I’m
the first to admit that I avoided anything to do with death and the people it affected. Who wants
to think about death? Who wants to imagine that it can happen to them or
someone they love? And who knows what to say to those surviving family members
and friends, anyway? Better to say nothing than to say the wrong thing, right? (No!...well, sometimes).
Below
are my thoughts on things certain people or groups have done that I consider
special “gifts to a grieving mother.” This is not to say that other people and
other actions have not helped me tremendously during these last 15 months, but
these are some that have really stood out.
My
co-workers signed some cards for me after Dustin’s death. Almost all the
sentiments were the kind you expect, the kind you’d write yourself, maybe: “I’m
sorry for your loss.” “Your family is in our thoughts and prayers.” “Thinking
of you.” One male co-worker, however, wrote something that floored me: “I’m so
sorry you are living my worst nightmare.” It was the bravest, truest sentiment
that anyone has ever made to me. I cried. Hard. His words made me feel so bad,
in a good way. I felt as though he actually put himself into my shoes… and
understood. I felt less alone for a while. I felt validated in my devastation
because it really was my “worst nightmare”… only I wasn’t sleeping.
During
the viewing at the mortuary, one of Dustin’s friends did something that
startled me at the time: he brought his two young children with him. What I
specifically admire about this is that he was true to his values regardless of
what anyone else might think of his actions, and he honored the maturity and
caring hearts (and curiosity, I’m sure) of his children. And… he did exactly
what I know Dustin himself would have done if the situation had been reversed.

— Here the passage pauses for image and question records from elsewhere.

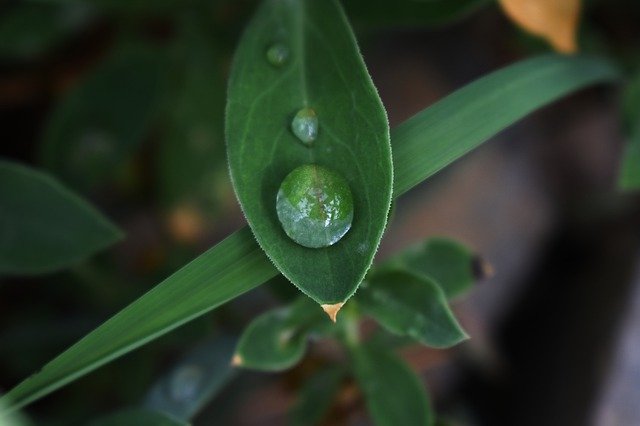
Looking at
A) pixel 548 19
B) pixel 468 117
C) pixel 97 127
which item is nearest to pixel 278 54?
pixel 468 117

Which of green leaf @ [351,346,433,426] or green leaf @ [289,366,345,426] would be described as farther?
green leaf @ [289,366,345,426]

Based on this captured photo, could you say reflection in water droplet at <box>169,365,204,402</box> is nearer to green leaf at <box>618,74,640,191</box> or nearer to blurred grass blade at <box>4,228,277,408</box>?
blurred grass blade at <box>4,228,277,408</box>

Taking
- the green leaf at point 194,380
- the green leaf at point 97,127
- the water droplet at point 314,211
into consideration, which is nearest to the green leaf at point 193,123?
the green leaf at point 97,127

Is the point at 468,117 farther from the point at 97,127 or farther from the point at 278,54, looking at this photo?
the point at 97,127

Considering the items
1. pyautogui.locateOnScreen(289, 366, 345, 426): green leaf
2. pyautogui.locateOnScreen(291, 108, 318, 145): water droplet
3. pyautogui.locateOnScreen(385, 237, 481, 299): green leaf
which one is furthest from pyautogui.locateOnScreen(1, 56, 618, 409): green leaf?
pyautogui.locateOnScreen(289, 366, 345, 426): green leaf

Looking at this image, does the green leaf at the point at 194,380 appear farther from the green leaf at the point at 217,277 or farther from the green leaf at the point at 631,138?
the green leaf at the point at 631,138

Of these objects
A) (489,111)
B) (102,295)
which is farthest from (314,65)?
(102,295)
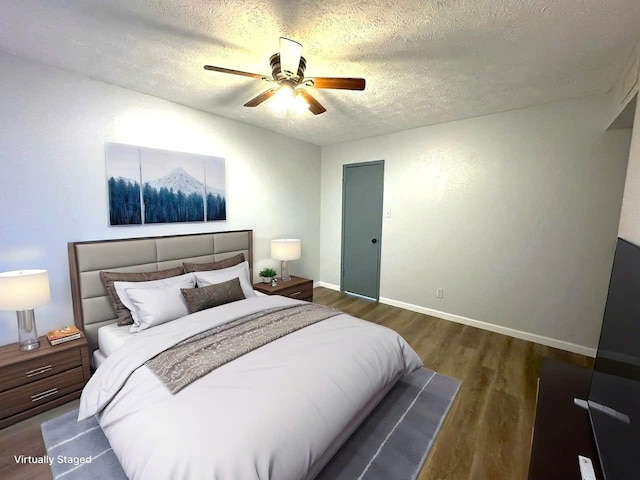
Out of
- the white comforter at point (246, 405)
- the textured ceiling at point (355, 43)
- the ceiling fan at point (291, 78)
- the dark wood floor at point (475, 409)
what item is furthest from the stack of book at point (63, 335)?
the ceiling fan at point (291, 78)

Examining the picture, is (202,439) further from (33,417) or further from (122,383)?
(33,417)

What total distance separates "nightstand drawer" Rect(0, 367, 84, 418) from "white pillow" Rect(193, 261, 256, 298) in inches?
43.1

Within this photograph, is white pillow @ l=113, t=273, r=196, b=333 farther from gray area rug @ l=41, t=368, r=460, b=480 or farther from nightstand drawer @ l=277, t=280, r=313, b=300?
nightstand drawer @ l=277, t=280, r=313, b=300

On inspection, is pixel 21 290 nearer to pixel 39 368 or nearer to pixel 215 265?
pixel 39 368

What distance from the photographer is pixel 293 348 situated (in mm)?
1737

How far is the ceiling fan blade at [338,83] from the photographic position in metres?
1.77

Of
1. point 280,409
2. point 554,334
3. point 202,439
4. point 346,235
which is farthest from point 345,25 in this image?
point 554,334

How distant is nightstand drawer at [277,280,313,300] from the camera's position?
11.6ft

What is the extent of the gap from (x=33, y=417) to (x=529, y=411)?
3.58 m

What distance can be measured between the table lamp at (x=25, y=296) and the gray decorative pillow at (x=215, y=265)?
1070mm

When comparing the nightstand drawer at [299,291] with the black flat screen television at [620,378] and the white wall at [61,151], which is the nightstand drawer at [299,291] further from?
the black flat screen television at [620,378]

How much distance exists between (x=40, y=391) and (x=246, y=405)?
179cm

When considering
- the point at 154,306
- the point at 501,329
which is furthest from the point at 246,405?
the point at 501,329

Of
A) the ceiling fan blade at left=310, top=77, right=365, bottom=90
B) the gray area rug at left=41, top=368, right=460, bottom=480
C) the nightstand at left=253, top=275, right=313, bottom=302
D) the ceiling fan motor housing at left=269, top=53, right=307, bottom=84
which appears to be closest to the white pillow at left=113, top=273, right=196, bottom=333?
the gray area rug at left=41, top=368, right=460, bottom=480
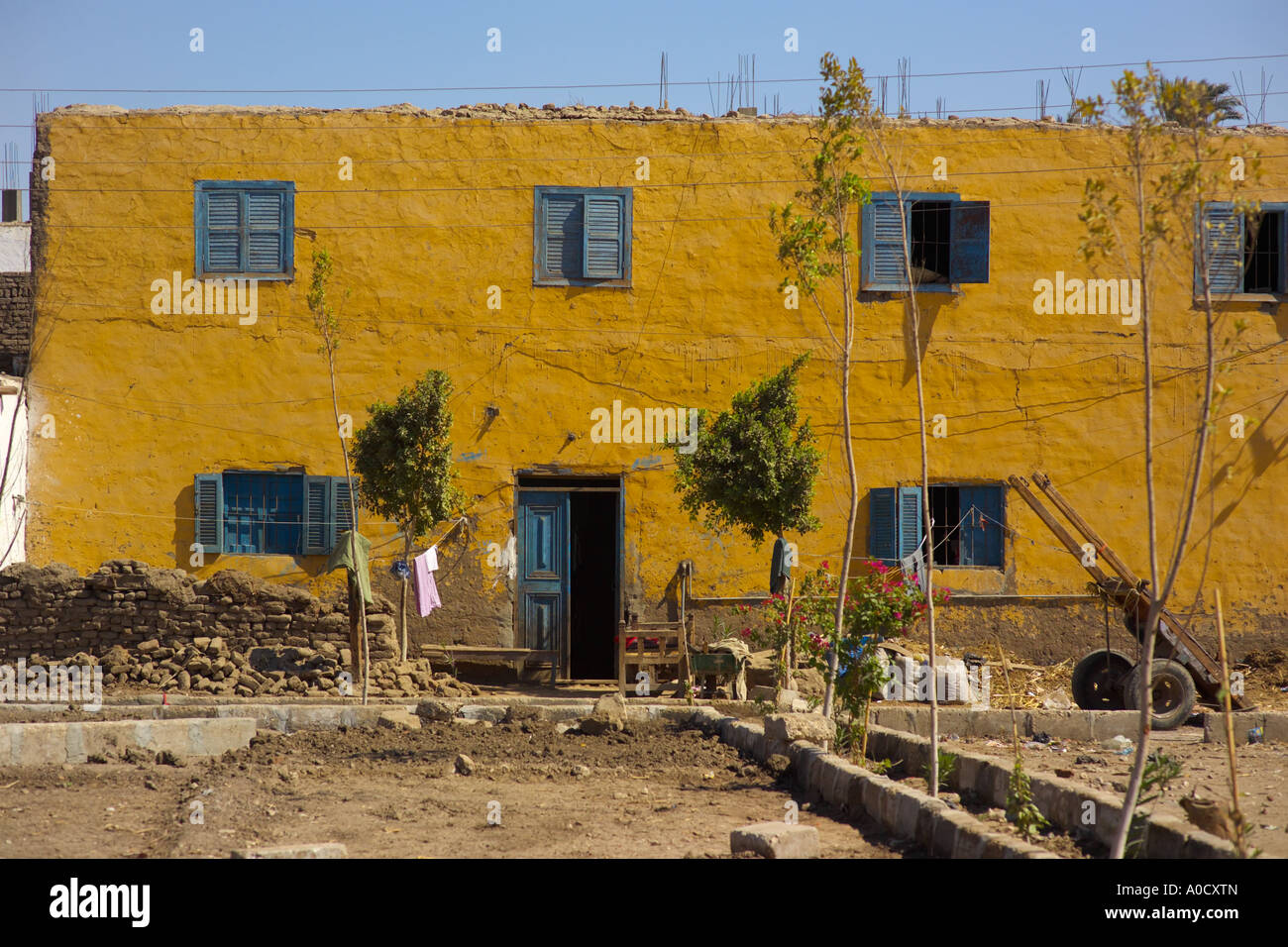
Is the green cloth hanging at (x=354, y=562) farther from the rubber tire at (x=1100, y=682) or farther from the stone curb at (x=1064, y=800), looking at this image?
the rubber tire at (x=1100, y=682)

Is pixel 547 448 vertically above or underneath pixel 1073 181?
underneath

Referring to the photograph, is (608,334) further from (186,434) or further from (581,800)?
(581,800)

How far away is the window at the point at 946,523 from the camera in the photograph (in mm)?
15719

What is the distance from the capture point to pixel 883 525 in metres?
15.8

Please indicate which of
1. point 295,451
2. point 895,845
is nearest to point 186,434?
point 295,451

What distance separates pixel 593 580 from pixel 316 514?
4453 millimetres

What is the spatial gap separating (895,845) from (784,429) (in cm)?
706

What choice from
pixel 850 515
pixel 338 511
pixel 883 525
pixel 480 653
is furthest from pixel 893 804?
pixel 338 511

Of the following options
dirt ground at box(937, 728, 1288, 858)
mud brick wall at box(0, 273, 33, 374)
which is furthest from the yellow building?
dirt ground at box(937, 728, 1288, 858)

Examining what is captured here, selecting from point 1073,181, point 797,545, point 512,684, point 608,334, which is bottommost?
point 512,684

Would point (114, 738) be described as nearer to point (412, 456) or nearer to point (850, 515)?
point (412, 456)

Another very meaningful moment for me during the viewing was when the group of Dustin’s friends asked for
private time with him for a last drink. I absolutely loved hearing the laughter
and tears behind those closed doors (and the hugs afterward).
I love knowing the feelings behind the gesture of painting one of Dustin's own bikes white and placing it at the scene of the crash as a ghostbike memorial. Thanks to Toby, not only for doing the initial work of placing it, but also speaking with the owner of the property and then moving it and mounting the pictures directly to the bike when that became necessary. The ghostbike means so very much to me!

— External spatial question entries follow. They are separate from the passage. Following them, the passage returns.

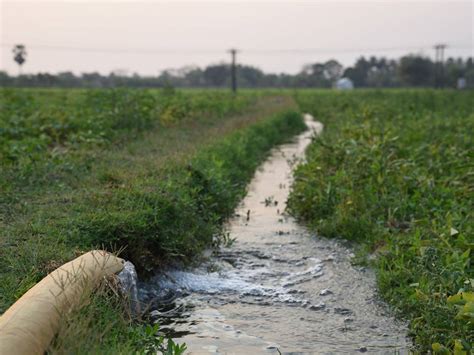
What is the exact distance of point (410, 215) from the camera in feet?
25.4

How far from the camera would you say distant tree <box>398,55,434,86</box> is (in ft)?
237

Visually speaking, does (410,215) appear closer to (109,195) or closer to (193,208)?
(193,208)

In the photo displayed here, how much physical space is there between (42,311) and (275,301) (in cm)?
287

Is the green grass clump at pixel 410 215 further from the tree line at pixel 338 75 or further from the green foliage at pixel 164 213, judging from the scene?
the tree line at pixel 338 75

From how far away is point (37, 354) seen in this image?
10.9 ft

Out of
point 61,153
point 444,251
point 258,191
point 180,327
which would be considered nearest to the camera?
point 180,327

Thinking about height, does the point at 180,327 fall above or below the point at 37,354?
below

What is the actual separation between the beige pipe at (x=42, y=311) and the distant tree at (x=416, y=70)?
240ft

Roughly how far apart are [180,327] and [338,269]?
7.62ft

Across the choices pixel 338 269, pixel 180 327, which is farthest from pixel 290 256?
pixel 180 327

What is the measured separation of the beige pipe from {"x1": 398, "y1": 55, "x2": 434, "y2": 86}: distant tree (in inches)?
2877

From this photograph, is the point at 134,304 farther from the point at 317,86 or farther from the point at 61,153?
the point at 317,86

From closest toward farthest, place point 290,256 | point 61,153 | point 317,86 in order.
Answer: point 290,256 < point 61,153 < point 317,86

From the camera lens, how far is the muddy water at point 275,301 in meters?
5.00
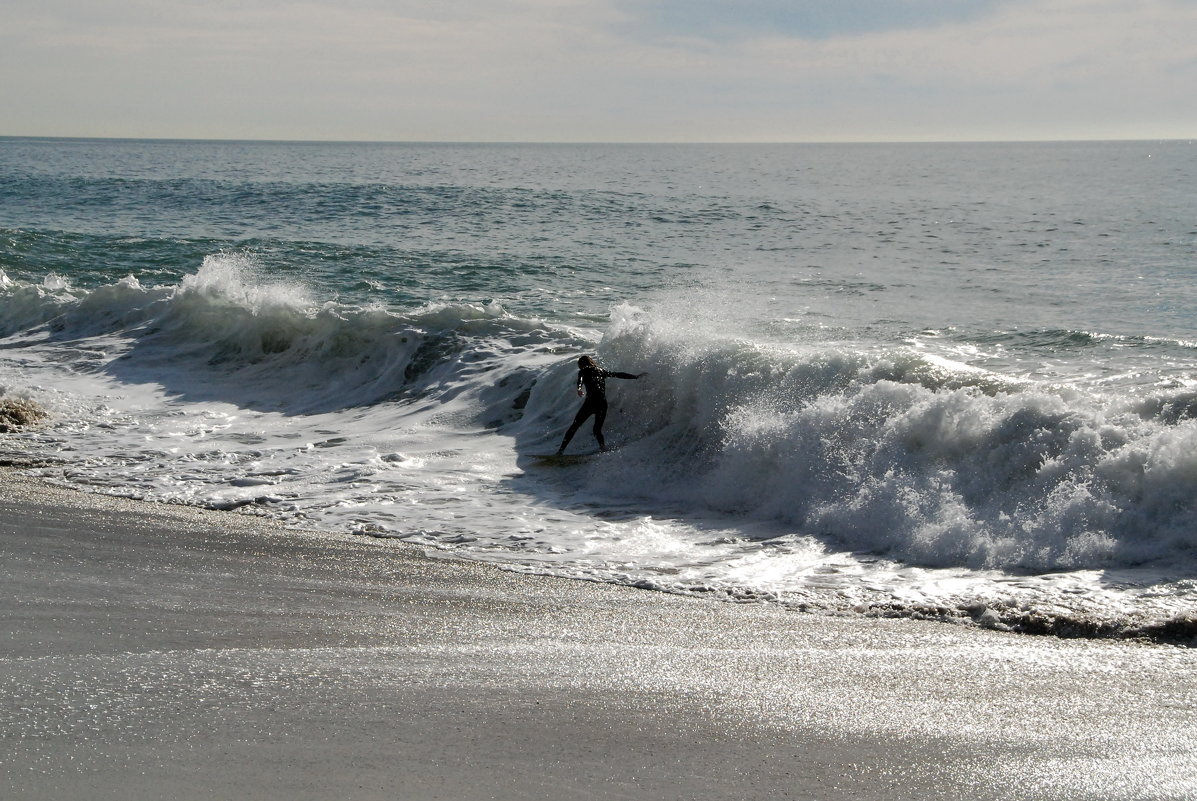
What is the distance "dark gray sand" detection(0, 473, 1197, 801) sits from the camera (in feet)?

I love knowing the feelings behind the gesture of painting one of Dustin's own bikes white and placing it at the scene of the crash as a ghostbike memorial. Thanks to Toby, not only for doing the initial work of placing it, but also speaking with the owner of the property and then moving it and mounting the pictures directly to the bike when that became necessary. The ghostbike means so very much to me!

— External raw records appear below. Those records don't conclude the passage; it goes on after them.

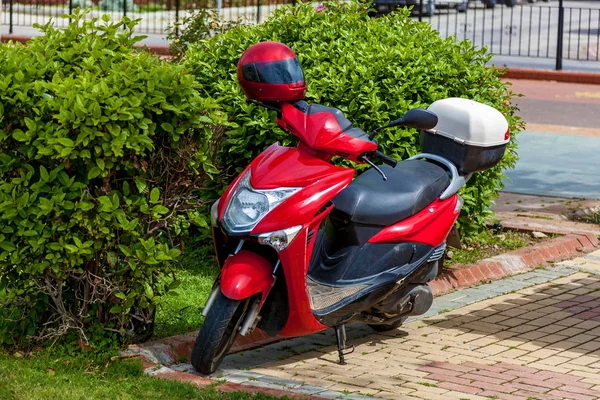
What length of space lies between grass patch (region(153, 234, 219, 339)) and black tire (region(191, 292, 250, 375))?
0.65 metres

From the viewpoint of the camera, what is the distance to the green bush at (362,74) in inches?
290

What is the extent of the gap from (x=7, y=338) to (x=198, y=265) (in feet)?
6.50

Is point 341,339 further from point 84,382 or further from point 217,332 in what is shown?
point 84,382

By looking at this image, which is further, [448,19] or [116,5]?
[116,5]

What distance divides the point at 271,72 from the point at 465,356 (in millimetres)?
1928

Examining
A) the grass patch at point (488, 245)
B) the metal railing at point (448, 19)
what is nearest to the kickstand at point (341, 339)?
the grass patch at point (488, 245)

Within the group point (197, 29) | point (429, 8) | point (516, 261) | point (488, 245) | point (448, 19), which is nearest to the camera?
point (516, 261)

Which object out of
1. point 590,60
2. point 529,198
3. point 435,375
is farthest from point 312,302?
point 590,60

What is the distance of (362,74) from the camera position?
24.4ft

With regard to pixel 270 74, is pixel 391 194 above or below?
below

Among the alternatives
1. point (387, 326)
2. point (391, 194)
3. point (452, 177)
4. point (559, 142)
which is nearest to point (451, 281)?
point (387, 326)

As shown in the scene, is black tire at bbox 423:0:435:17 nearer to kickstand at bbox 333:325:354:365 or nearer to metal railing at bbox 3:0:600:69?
metal railing at bbox 3:0:600:69

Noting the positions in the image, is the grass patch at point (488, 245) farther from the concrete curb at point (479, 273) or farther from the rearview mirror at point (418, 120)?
the rearview mirror at point (418, 120)

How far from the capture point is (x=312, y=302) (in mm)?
5723
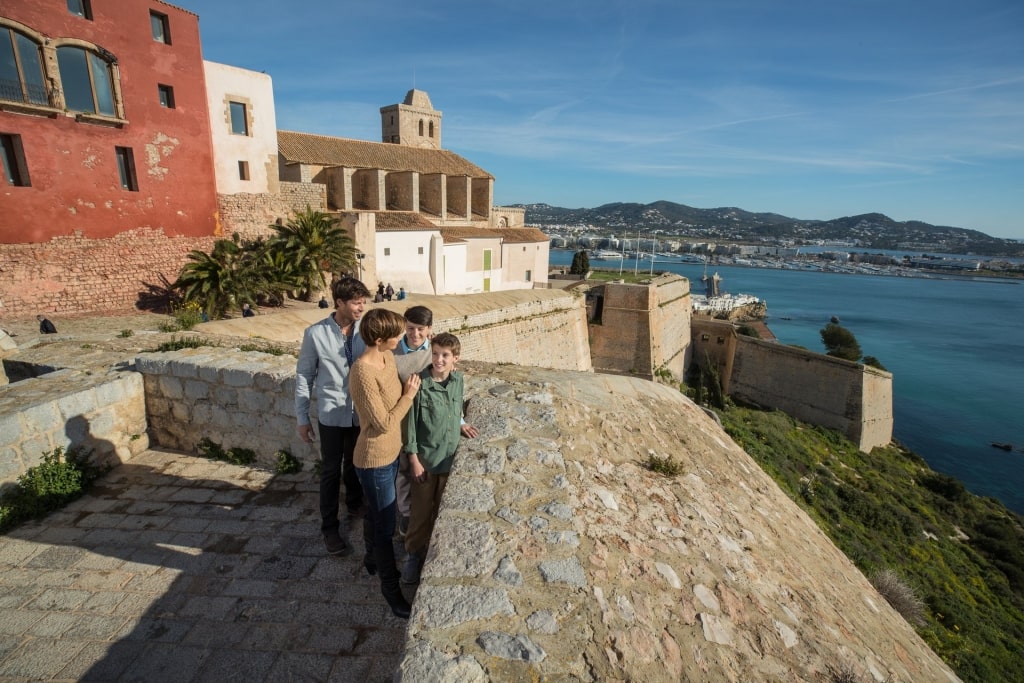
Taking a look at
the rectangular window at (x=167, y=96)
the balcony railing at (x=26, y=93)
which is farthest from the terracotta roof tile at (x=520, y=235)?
the balcony railing at (x=26, y=93)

Thanksgiving 2012 Ghostbike with mom and sister |
I
attend bereavement groups. They are helpful because just
anticipating going to them, being around others admitting to grief, others
crying, gives me a sense of relief. I can admit how badly I feel there. I can
cry and feel okay about it there. I love knowing that I am not alone in my despair,
that I’m not the only one with concentration issues, that no one is going to tell me I need more therapy or medication, that some people
understand that it’s going to take as long as it takes for me to “get over it”
and “move on.” (Frankly, if I live to be 110, I’m not going to get over this. I
don’t even want to).
The
women of The Compassionate Friends (a group for parents of deceased children,
and my personal favorite) have never once missed sending a card on a “special”
day to acknowledge my feelings and let me know they are thinking of me. And
they are enduring the loss of their own child or children!
I
have so appreciated the men who made comments online and/or to the media about
Dustin’s character and actions, and shared their feelings of loss and hurt
either directly or indirectly. They may
feel like they need to hide their tears and sadness, but that is what means so
much to me. They are all real men! (Yes, my wonderful husband is included here. Thank you, Glenn, for getting just a little tearful last night as you talked about the things you regret not being able to do with Dustin, the father/son relationship you both missed out on).
So
what really are “gifts” to this bereaved mother is acknowledgment of the
importance of Dustin’s life, the respect and love that was and still is felt
for him, and that he is remembered and will not be forgotten.
And
when it comes to the most that anyone can do for me specifically, Dr. Oz’s wife
Lisa says it beautifully: “You don’t ‘fix’ feelings. You listen to them.” (This
wise comment was the reason I made this post).